** Opening EXCERPT block **

In a similar vein, Rieux has this to say in response to a sermon that paints suffering as divine punishment and a path to salvation:

"He hasn't come in contact with death; that's why he can speak with such assurance of the truth -- with a capital T.  But every country priest who visits his parishioners and has heard a man gasping for breath on his deathbed thinks as I do.  He'd try to relieve human suffering before trying to point out its excellence."
(116)

A key scene in the novel involves the drawn-out death of a child, and the various characters grappling with how to come to terms with such a thing.  The issue of evil and human suffering really reminded me of Matterhorn's best moments and I think that novel actually found a better way of dealing with 'how can God exist when evil things happen to good people'. So, let's fuse the two books for a moment:

The Plague: "It was wrong to say: "This I understand, but that I cannot accept"; we must go straight to the heart of that which is unacceptable, precisely because it is thus that we are constrained to make our choice." (203)

Matterhorn: "I see my friend Broyer get his face ripped off by a mine. What you think I do all night, sit around thankin' Sweet Jesus? Raise my palms to sweet heaven and cry hallelujah? You know what I do? You know what I do?  I lose my heart. ... Then, the sky turn gray again in the east, and you know what I do? I choose all over to keep believin'. All along I know Jesus could maybe be just some fairy tale, and I could be just this one big fool.  I choose anyway. ... It ain't no easy thing."
(466)

It ain't no easy thing.

Tuesday, February 5, 2013

Somnolence in Venice & Mann's Boy

Translation woes strike again!  By my estimate, Kenneth Burke's translation of  Thomas Mann's Death in Venice caused me to start this book no less than four times and fall asleep approximately every five pages (in a 96-page novella).  The heavy allegorical aspect didn't help things.  "Should we not perish and be consumed with love, as Semele once was with Zeus?"  ... Yikes.  To each their own, but this didn't do much for me.

** Closing EXCERPT block **
** Opening ENTRIES PROVIDED block **

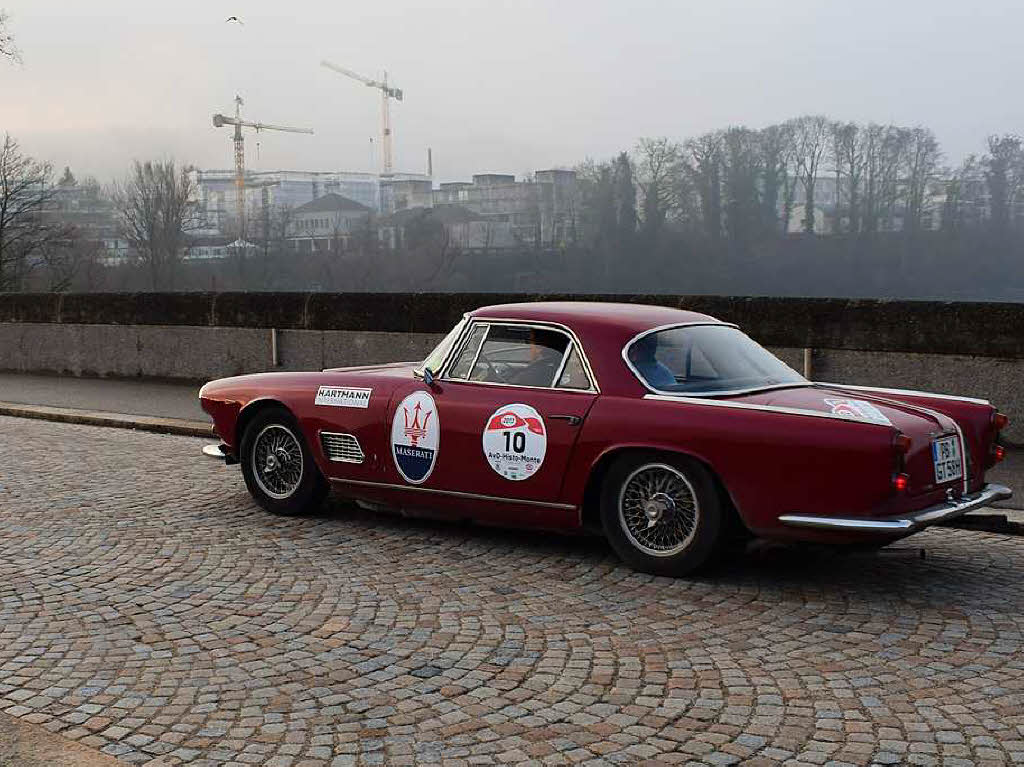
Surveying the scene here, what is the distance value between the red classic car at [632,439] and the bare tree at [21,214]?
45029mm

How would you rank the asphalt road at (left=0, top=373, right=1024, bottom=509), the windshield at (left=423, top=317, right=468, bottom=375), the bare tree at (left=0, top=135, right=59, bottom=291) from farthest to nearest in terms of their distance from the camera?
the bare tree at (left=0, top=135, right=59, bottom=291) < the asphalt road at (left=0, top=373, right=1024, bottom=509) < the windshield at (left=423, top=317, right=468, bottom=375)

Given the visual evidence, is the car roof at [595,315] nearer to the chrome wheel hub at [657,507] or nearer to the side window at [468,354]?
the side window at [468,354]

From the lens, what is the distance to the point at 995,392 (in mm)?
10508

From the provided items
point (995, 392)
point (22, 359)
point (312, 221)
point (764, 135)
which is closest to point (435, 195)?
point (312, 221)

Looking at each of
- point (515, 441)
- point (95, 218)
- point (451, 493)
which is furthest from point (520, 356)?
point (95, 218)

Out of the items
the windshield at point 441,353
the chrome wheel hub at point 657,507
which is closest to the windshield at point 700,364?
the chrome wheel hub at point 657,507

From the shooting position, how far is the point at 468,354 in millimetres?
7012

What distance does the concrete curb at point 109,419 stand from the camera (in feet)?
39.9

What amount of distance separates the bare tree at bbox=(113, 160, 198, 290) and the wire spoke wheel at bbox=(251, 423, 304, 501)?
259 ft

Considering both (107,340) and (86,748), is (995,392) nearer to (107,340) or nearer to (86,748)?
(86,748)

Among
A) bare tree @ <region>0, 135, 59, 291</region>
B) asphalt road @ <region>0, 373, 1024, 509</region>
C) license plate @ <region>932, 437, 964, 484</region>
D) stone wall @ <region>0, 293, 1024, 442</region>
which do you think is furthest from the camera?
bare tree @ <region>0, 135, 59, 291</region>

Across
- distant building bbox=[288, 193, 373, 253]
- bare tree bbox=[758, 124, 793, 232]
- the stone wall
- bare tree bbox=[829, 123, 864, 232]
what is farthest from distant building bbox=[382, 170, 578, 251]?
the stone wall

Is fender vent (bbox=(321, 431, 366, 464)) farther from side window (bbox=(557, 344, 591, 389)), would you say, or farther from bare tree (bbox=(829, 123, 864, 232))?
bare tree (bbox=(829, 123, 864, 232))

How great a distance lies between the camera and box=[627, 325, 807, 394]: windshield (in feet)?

** Closing ENTRIES PROVIDED block **
** Opening ENTRIES PROVIDED block **

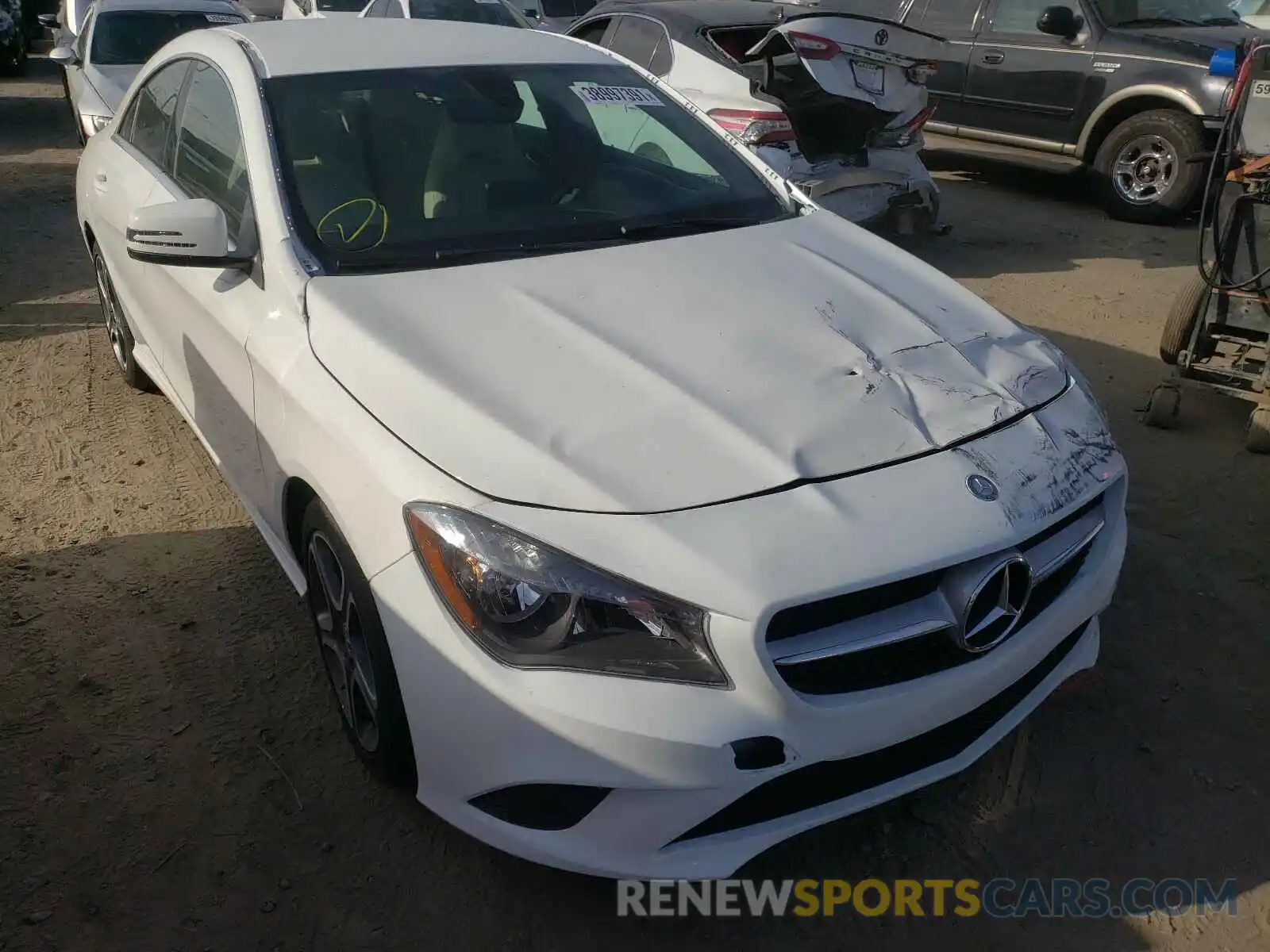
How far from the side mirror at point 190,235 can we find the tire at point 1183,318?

** Closing ENTRIES PROVIDED block **

__DIRECTIONS__.
Do the following statements agree with the blog excerpt? Answer yes or no for each, and quote the words from the excerpt that decide it.
1. The writer started reading Death in Venice at least four times.
2. Death in Venice is described as a 120-page novella.
3. The writer thinks The Plague dealt better than Matterhorn with the question of how God can exist when evil things happen to good people.

__ANSWER SECTION__.
1. Yes: "caused me to start this book no less than four times"
2. No: "(in a 96-page novella)"
3. No: "reminded me of Matterhorn's best moments and I think that novel actually found a better way of dealing with 'how can God exist when evil things happen to good people'"